Clay soil is also high in nutrients and minerals that plants need, the perfect starting place for a garden. All of those tiny clay particles are also very good at holding onto nutrients from amendments that tend to leach out of sandy soil quickly. 

While clay soils are dense, that density helps perennial plants and fruit trees hold tightly to the ground and withstand wind, storms, and erosion better than in light, sandy soil. 

Disadvantages of Clay Soils

If you’ve ever had to till or dig garden beds in clay, you’re probably already familiar with one of the main disadvantages. Clay soil is heavy. This makes working it quite troublesome. When it’s wet, it’s heavy and sticky. When it’s dry, it’s often brick-like.

This same characteristic also means that clay soil compacts easily. Especially when the soil is wet, walking on it or using equipment on it can cause severe compaction. Heavy, dense clay soil can be especially tough to deal with if you’re hoping to grow root vegetables like carrots. 

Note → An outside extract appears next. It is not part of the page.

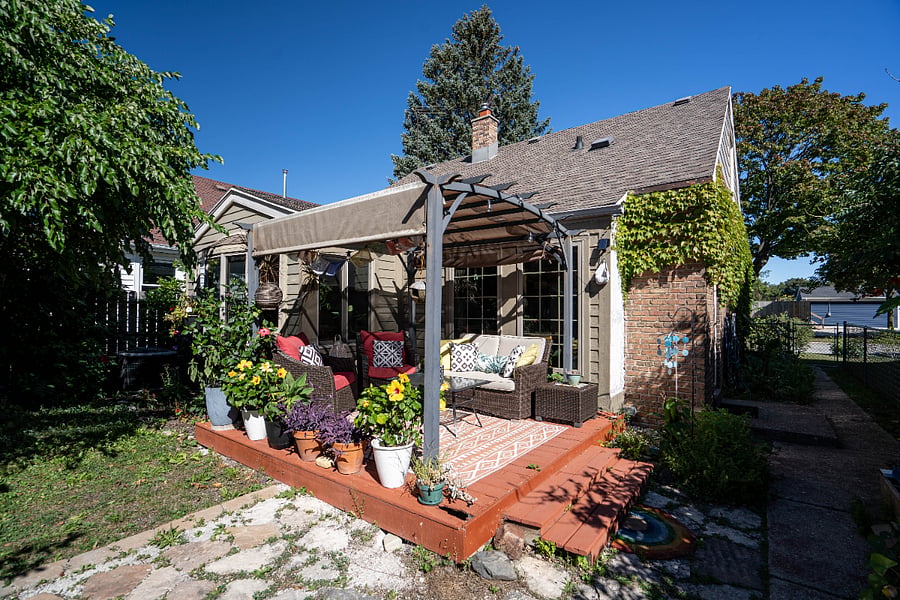 Outdoor patio area with gas grill.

Some of its advantages can have a negative side, too. If you live in boggy or low areas, clay soil’s ability to hold water isn’t ideal and can lead to issues like root rot. Additionally, its ability to hold little particles also means that it can hold onto bad particles like salt, and changing the soil’s pH may take some serious work. 

What Do Clay Soils Need?

The best thing you can do to amend clay soil is to add plenty of organic matter. There are many ways to add organic, including compost, mulch, leaf mold, peat moss, and cover crops.

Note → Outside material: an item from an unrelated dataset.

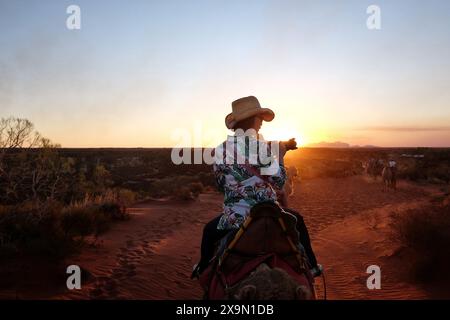 Une femme en promenade à dos de chameau avec un appareil photo photographie Kata Tjuta au coucher du soleil en Australie centrale sur un sentier de sable rouge dans le désert Banque D'Images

Don’t add sand. It can be a tempting choice to improve drainage, but it gets stuck between the clay particles and creates denser, brick-like soil. 

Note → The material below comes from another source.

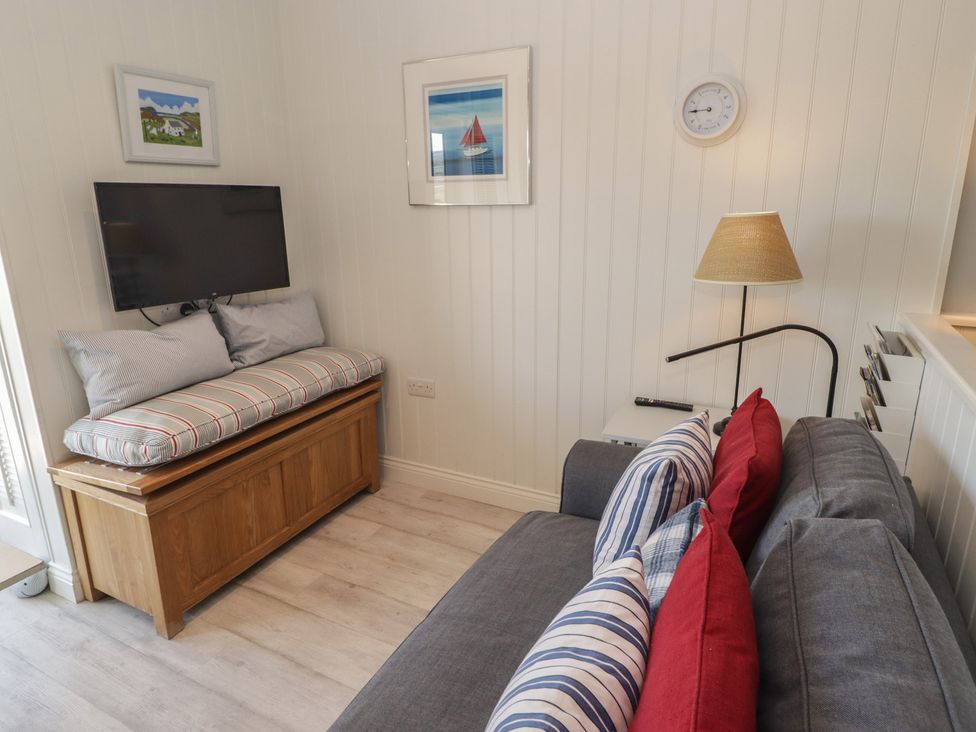 A living room with a sofa and television at The Bolthole in Newport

Though somewhat slow, cover crops are an excellent, affordable way to build up organic matter in the soil each season. They can help add nutrients and break up hard pans and compaction, allowing air and water into the soil.

White Clover (cover crop for clay soils)Using Cover Crops to Improve Clay Soils

There are several great cover crops for improving clay soil, and fall is a great time to plant them! While all cover crops are good, some excel in specific areas.

Cover Crops to Add Organic Matter

Clover

Clover is an all-around good choice for cover cropping. Clovers fix nitrogen and produce plenty of organic matter. White Clover can be sown in late winter, spring, summer, or fall. It also makes an excellent living mulch for pathways. Mowing these paths and collecting the material with a bagger gives you a consistent supply of mulch and organic matter for the beds they border.

Winter Wheat

Though generally grown as a cereal, winter wheat is also an excellent cover crop. It produces a large amount of mulch material, adding plenty of organic matter to the soil. It’s also easy to kill and less likely to get weedy than other cover crops. It’s also a great cover crop for no-till systems. Mow it down in the spring and transplant it into the beds.

Buckwheat

Buckwheat is one of the fastest-growing cover crops. It can create tons of organic matter in just 30 to 45 days. We recommend sowing buckwheat with crimson clover for a fall or winter cover crop. The buckwheat acts as a nurse crop for the crimson clover during the heat of the day. In the fall, the buckwheat is killed by frost.

Cover Crops to Break Up Compacted Soil

Daikon Radishes

Daikon Radishes are popular for compacted soils because their tough, fast-growing roots easily break up the soil. They put on rapid fall growth, and winter kills them where temps regularly get below 20°F. 

The crop residue from daikons decomposes quickly and releases its nitrogen early. The channels created by radish roots improve infiltration, drainage, soil warming, and growth of the next crop’s root systems. 

Rye

Rye is a great winter cover crop with an extensive root system, making it an excellent choice for improving soil structure in compacted beds. Rye is very good at releasing phosphorus and potassium. It also stabilizes excess soil and manure nitrogen. 

Many of us gardeners of the Southeast grow our crops in red clay soils. While we’re thankful for the nutrients and other advantages they bring, they also have a few downfalls. One of the most affordable ways to improve these soils is to grow cover crops. Choose one of these cover crops and sow this fall to improve your clay soil this winter.